At what age can a child decide which parent they want to live with?
My daughter who is 16 wants to live with me but her dad has sole custody of her. People say she can go to a judge and just say she wants to live with me.
I recommend that you contact the NE State Bar Association or the local bar association in the city or county you live in about their lawyer referral service.
It is my understanding that in order to modify a child custody order in Nebraska requires that there be a substantial and material change in circumstances.
Counsel in the area indicate that "it is far more difficult to win a custody case in a modification context than in the initial divorce. The party seeking modification must carry the burden of proof that shows a material change of circumstances that did not exist when the original custody order was put into place. It can also be an expensive and lengthy process, often taking six months to a year to achieve.
However, the wishes of a child can be an important factor in deciding custody. The weight a court gives the child's wishes will depend on the child's age, maturity, and quality of reasons. A court is more likely to follow the preferences of an older child, although the court will want to assess the quality of the child's reasons. If a child wants to be with a parent only because that parent offers more freedom and less discipline, a judge is not likely to honor the preference. A child whose reasons are vague or whose answers seem coached may not have his or her preferences followed.

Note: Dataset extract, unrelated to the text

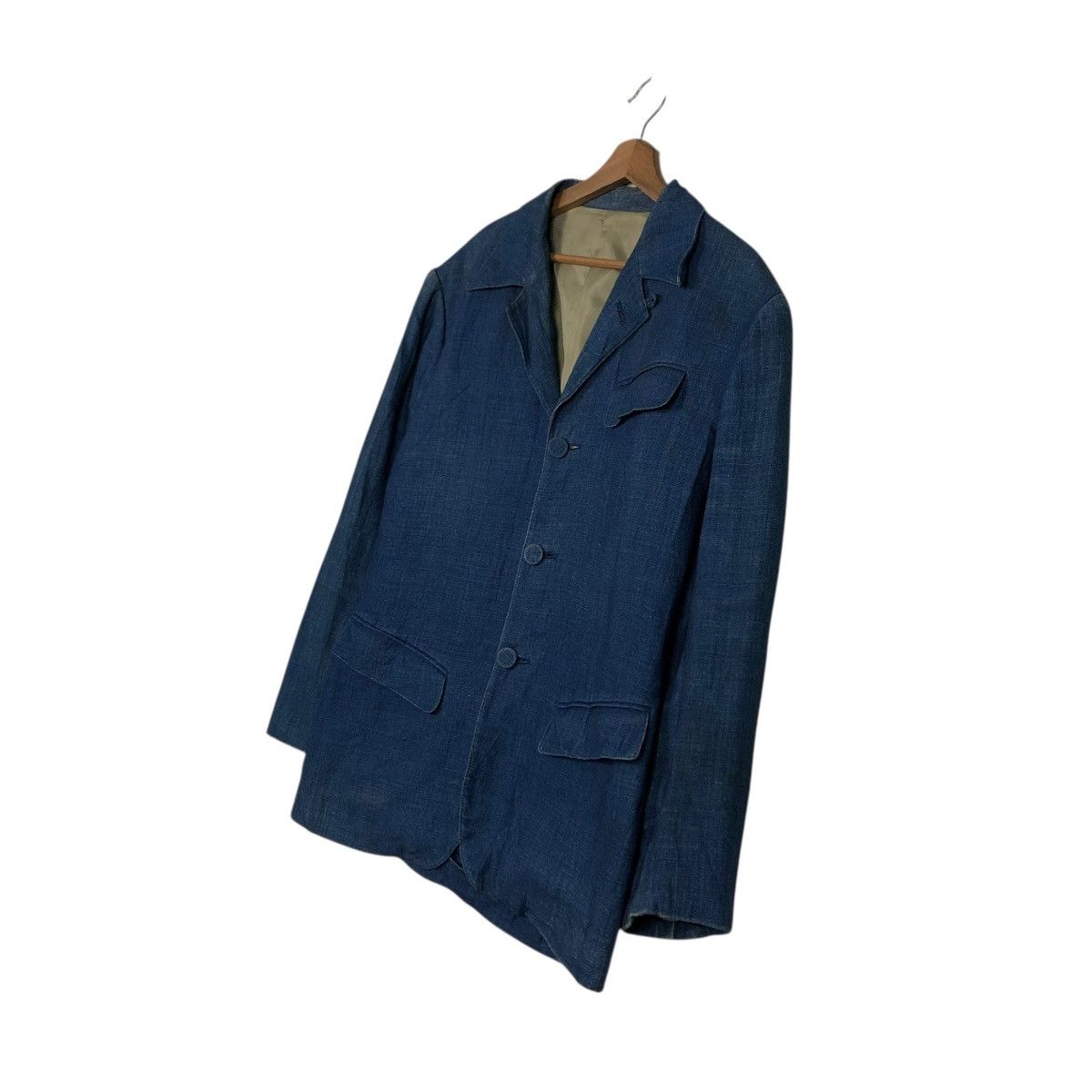 Jean Paul Gaultier 🔥VINTAGE CHORE JACKET JEAN PAUL GAULTIER CLASSIQUE PARIS Size US M / EU 48-50 / 2 - 5 Thumbnail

On the other hand, if a child expresses a good reason related to the child's best interest--such as genuinely feeling closer to one parent than the other--the court will probably follow the preference. Although most states treat a child's wishes as only one factor among many to be considered, a few states allow a child of twelve or fourteen the "absolute right" to choose the parent with whom the child will live, as long as the parent is fit."
Seek consultation from an attorney in your area on all this. If your ex contests the issue it could be a long haul. But if your daughter has good reason to want to move in with you you may have a fighting chance. Good luck.